Indonesia bukanlah Negara tanpa budaya, sebelum idealitas Kesetaraan Gender ini mulai naik daun Indonesia telah memiliki idealitas tersendiri, dan itu telah menciptakan kestabilan sosial yang begitu lama, maka ketika masuknya Kesetaraan Gender ini justru merusak kestabilan tersebut, dimana Kesetaraan Gender ini menyebutkan seolah pihak perempuan adalah tertindas, maka jika paham ini ditiupkan ke pada masyarakat patrienial tentu akan memunculkan pemberontakan sosial dari kaum perempuan, dan jika ditiupkan kepada masyarakat matrienial tentunya akan semankin mengucilkan peran laki-laki dalam kehidupan sosial.

Jadi yang hendak saya simpulkan bahwa masih terdapat keraguan saya terhadap Kesetaraan Gender dalam hal pelaksanaannya apalagi jika diterapkan di Indonesia yang memiliki idealitas gender yang beragam. Tak perlu rasanya mengubah idealitas budaya setempat agar dipaksakan untuk menganut sistem Kesetaraan Gender, bukan saya menolokanya, namun saya rasa Kesetaraan Gender ini tidak bisa mentah-mentah ditelan dan dikenakan sebagai idealitas suatu bangsa.

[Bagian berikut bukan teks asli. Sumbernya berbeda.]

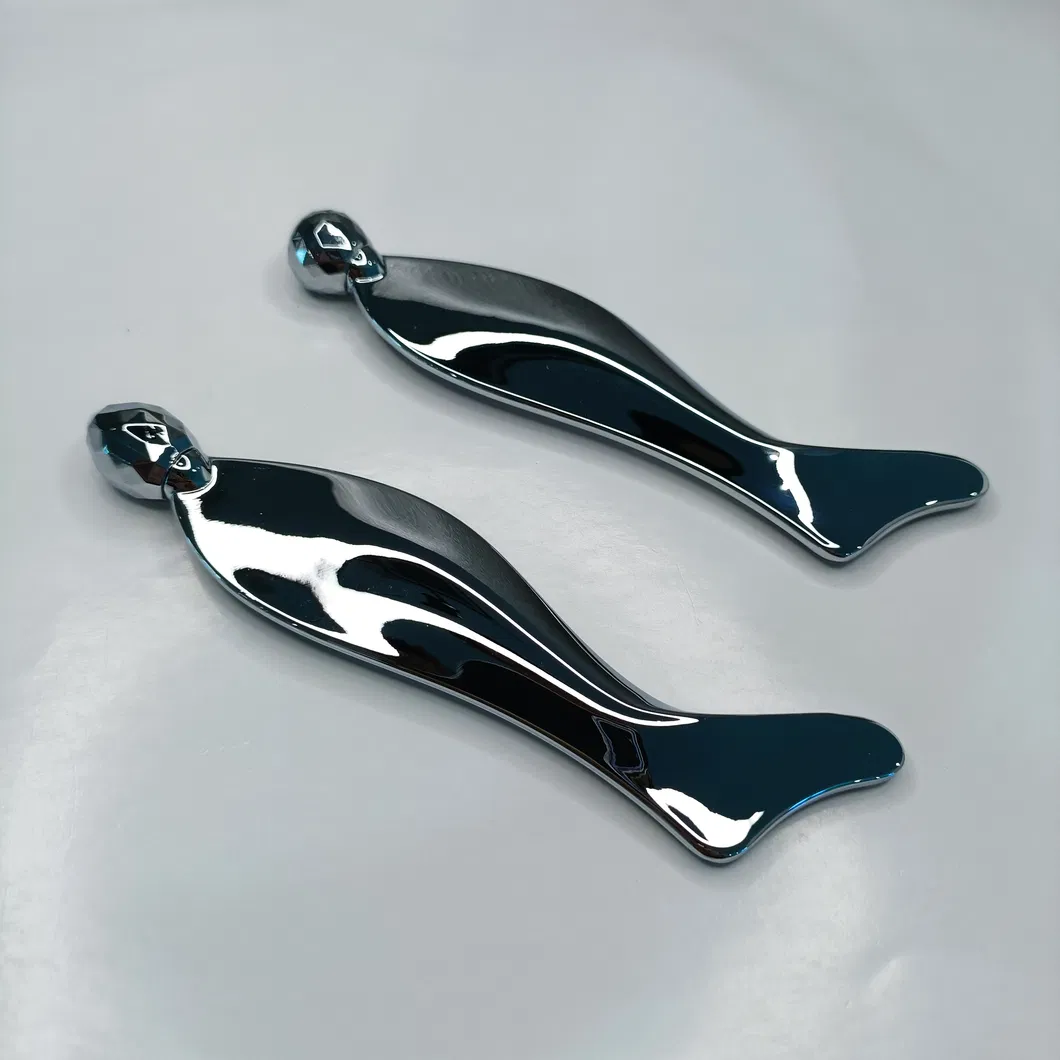Herramienta de Gua Sha de Acero Inoxidable Premium para Masaje Facial Diseño de Sirena Plateada Herramienta de Rasurado Facial para Piel Radiante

Dalam Islam, antara Perempuan mapupun Laki-laki adalah sama dihadapan Allah, yang membedakan hanyalah ketakwaannya, namun Allah memberikan kelebihan bagi kaum Laki-laki ataupun Perempuan pada bidangnya masing-masing, lalu bagaimana mungkin akan disamakan sedangkan di antara keduanya secara terlihat memiliki perbedaan dan kelebihan kekurangan masing-masing?.

Kekhawatiran saya selanjutnya adalah, mempertanyakan bagaimanakah praktik langsung dari paham ini. Secara teoritis adalah benar bahwa Kesetaraan Gender memperjuangkan hak hidup semua manusia agar sama dan setara, namun bagaimanakah kondisi real masyarakat setempat yeng menerapkan paham ini?. Bukan maksud saya takut akan tersaingi perannya dengan kaum Perempuan, hanya Saya khawatir Kesetaraan Gender ini hanyalah manis teoritis belaka, namun pahit dalam pelaksanaannya, karena pada implementasinya justru tanpa di sadari akan merugikan pihak Perempuan.